Environmental historian Stephen J. Pyne has argued that the fire-friendly policies of the 60s and 70s became rare in practice due to a combination of the national politics of the 1980s and the 1988 Yellowstone Fires. Pro-fire rhetoric couldn’t stand up to the scale of the destruction of beloved vistas in Yellowstone. In addition, as time has passed, populations have grown in fire-prone regions, concerns about air quality have grown, and climate change has thrown a wrench into everything, simultaneously increasing urgency and uncertainty in fire management.

We accept the idea that something needs to change in fire management. We accept the idea of more fire on the ground, at least in theory. But when it comes time to put these ideas into action, in the places where we live and work and play, Americans don’t really want fire on the ground. It sounds great if it’s happening somewhere else. But if there’s a real chance that people and homes and places we love could be at risk, we still want firefighters to come put fires out as soon as possible. We believe in prescribed fire where it’s appropriate, but not when the smoke is going to keep us inside or block our views. Personal and political reasoning often trump science, and short term interests usually outweigh long term goals.

There’s a comparison to be made here to efforts to reach the public on climate change and evolution. Now, there aren’t really any ‘wildfire deniers’ that I know of, but in other respects they are similar situations. Many researchers in these fields assume that more research and more explaining the facts will lead to change, but there is evidence that this simply doesn’t translate into action. In all three cases–climate change, evolution, and wildfire–most people know the scientific argument perfectly well.

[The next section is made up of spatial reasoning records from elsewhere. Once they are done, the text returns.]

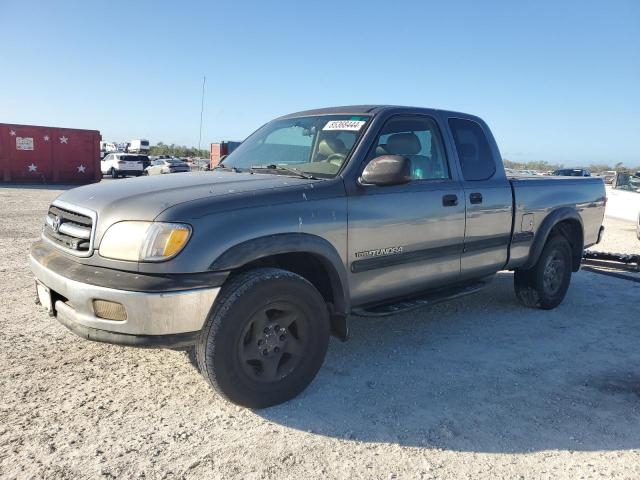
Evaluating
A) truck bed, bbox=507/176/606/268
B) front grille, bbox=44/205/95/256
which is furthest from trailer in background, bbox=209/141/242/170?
front grille, bbox=44/205/95/256

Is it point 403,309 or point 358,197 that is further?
→ point 403,309

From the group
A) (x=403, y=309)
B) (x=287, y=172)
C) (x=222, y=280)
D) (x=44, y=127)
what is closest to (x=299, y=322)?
(x=222, y=280)

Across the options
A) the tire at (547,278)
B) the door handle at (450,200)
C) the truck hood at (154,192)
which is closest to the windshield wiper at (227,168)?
the truck hood at (154,192)

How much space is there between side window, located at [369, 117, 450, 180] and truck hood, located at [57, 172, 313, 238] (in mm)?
843

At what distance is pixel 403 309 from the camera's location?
3781 mm

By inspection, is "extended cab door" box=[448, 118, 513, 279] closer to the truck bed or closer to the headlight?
the truck bed

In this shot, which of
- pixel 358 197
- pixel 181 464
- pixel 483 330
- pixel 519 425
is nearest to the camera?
pixel 181 464

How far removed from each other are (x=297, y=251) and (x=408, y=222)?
104 cm

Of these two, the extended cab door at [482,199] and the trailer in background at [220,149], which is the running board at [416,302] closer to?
the extended cab door at [482,199]

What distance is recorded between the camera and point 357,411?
319cm

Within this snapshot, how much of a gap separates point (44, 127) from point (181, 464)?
24.3m

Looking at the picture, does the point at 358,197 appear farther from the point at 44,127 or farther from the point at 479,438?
the point at 44,127

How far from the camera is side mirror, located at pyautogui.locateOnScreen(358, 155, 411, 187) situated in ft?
11.2

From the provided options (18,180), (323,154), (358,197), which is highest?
(323,154)
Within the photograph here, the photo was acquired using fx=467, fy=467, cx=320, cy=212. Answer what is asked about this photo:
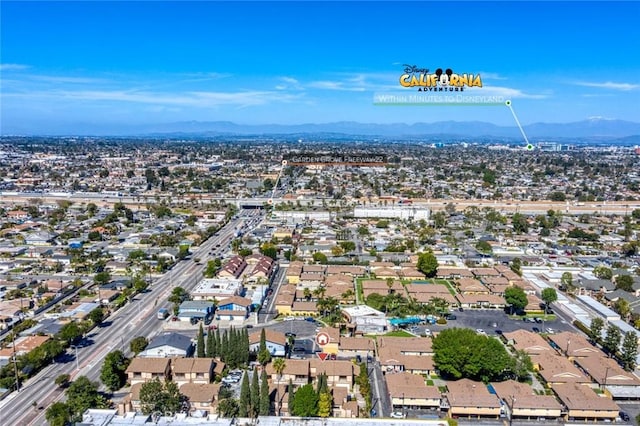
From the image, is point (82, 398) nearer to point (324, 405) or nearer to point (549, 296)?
point (324, 405)

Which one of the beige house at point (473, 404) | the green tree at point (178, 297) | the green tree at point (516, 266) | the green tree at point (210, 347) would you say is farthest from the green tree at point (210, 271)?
the green tree at point (516, 266)

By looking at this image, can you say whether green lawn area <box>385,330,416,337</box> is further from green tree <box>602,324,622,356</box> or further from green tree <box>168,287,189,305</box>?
green tree <box>168,287,189,305</box>

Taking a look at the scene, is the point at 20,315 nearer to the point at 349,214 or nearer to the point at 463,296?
the point at 463,296

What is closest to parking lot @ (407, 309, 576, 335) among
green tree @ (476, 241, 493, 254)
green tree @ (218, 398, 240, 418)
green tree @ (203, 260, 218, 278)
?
green tree @ (218, 398, 240, 418)

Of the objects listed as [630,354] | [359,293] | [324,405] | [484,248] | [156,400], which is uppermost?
[156,400]

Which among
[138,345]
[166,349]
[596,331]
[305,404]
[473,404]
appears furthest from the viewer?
[596,331]

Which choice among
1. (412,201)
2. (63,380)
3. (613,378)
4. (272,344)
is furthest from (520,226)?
(63,380)

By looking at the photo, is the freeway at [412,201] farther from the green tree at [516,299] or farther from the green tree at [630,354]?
the green tree at [630,354]
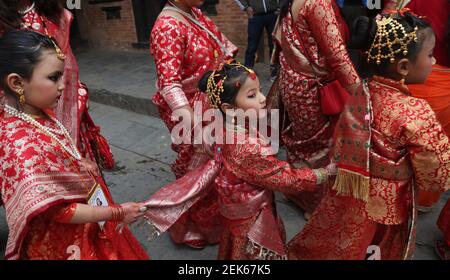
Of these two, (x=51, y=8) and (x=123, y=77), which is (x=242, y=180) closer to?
(x=51, y=8)

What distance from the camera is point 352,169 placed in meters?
1.75

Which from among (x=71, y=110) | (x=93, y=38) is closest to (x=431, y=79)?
(x=71, y=110)

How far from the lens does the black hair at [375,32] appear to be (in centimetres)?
157

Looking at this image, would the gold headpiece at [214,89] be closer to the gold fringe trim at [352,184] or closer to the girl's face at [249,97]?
the girl's face at [249,97]

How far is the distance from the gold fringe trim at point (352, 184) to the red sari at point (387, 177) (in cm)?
1

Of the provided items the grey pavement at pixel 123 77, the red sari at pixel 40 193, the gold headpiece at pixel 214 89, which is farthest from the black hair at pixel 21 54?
the grey pavement at pixel 123 77

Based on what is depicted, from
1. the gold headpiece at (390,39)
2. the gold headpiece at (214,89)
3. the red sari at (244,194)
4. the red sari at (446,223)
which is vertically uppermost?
the gold headpiece at (390,39)

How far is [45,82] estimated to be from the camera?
151 centimetres

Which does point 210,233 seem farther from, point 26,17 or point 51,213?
point 26,17

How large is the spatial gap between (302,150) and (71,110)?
1597 mm

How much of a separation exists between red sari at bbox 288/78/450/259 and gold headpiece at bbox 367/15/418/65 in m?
0.12

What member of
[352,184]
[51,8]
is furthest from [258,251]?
[51,8]

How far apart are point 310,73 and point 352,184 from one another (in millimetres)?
936

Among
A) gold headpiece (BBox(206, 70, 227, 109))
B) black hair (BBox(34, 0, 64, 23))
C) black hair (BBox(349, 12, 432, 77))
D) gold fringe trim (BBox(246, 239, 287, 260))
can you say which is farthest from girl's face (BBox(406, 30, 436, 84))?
black hair (BBox(34, 0, 64, 23))
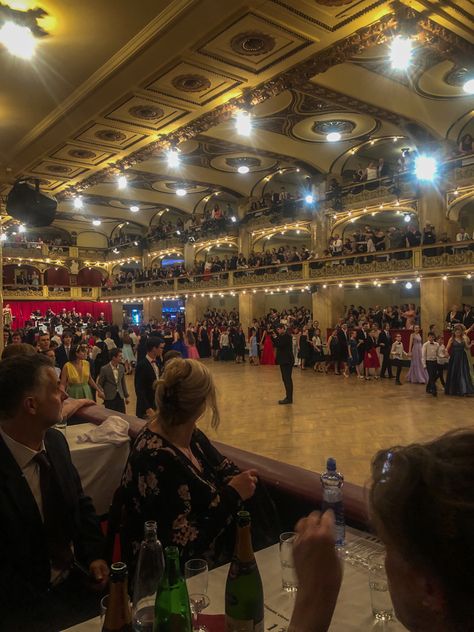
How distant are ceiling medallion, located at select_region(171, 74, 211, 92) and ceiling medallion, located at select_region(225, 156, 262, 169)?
12731 mm

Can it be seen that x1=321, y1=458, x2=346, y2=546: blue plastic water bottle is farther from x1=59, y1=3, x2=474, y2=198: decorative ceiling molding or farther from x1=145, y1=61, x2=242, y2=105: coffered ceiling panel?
x1=145, y1=61, x2=242, y2=105: coffered ceiling panel

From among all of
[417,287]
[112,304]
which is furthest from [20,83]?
[112,304]

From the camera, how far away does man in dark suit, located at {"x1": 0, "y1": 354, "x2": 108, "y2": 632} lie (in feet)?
5.82

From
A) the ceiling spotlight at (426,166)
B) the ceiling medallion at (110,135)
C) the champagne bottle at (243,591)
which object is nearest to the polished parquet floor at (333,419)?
the champagne bottle at (243,591)

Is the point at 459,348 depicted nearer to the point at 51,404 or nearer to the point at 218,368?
the point at 218,368

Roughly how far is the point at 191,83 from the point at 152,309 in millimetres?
23095

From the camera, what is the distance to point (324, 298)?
1850 centimetres

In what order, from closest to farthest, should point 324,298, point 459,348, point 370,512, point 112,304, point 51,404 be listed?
point 370,512 < point 51,404 < point 459,348 < point 324,298 < point 112,304

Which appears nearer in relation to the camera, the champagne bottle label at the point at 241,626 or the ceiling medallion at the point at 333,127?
the champagne bottle label at the point at 241,626

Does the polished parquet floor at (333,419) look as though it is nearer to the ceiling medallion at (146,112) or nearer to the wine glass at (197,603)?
the wine glass at (197,603)

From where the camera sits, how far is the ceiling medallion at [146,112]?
6.04 m

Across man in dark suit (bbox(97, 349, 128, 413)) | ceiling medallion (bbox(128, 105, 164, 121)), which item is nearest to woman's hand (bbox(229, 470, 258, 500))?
man in dark suit (bbox(97, 349, 128, 413))

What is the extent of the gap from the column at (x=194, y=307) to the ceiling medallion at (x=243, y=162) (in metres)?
8.11

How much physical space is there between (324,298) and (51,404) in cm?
1705
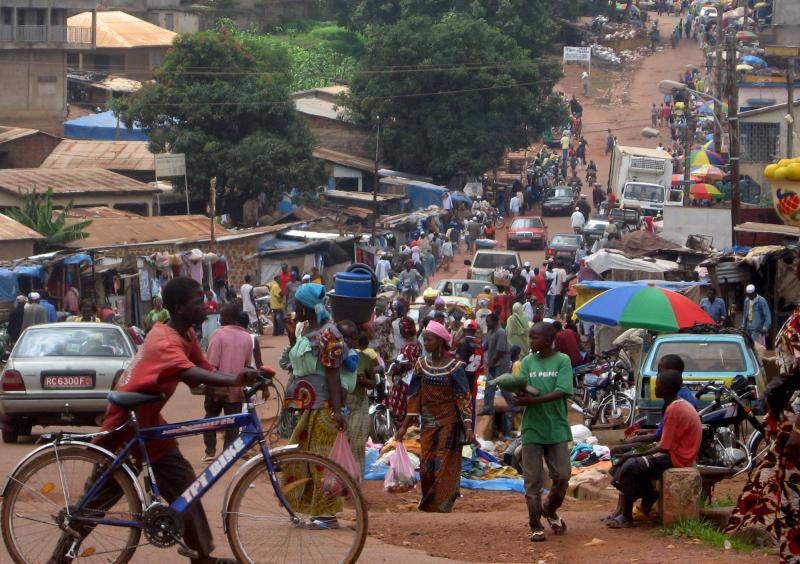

Even climate or evolution skeptics can tell you what the scientists believe. But individual action or broad based policy change are shaped by more than science. 

What can we do to effect real change in wildfire policy? There’s no simple answer here, but I doubt that a single journal article will be a turning point. Neither will another news article about “fighting fire with fire.” If years of doing the same old thing has resulted in little change, we need to rethink our strategy. Instead of telling people that not all fires are scary, we should actually help people learn to live with fire on the ground, even when it scares us.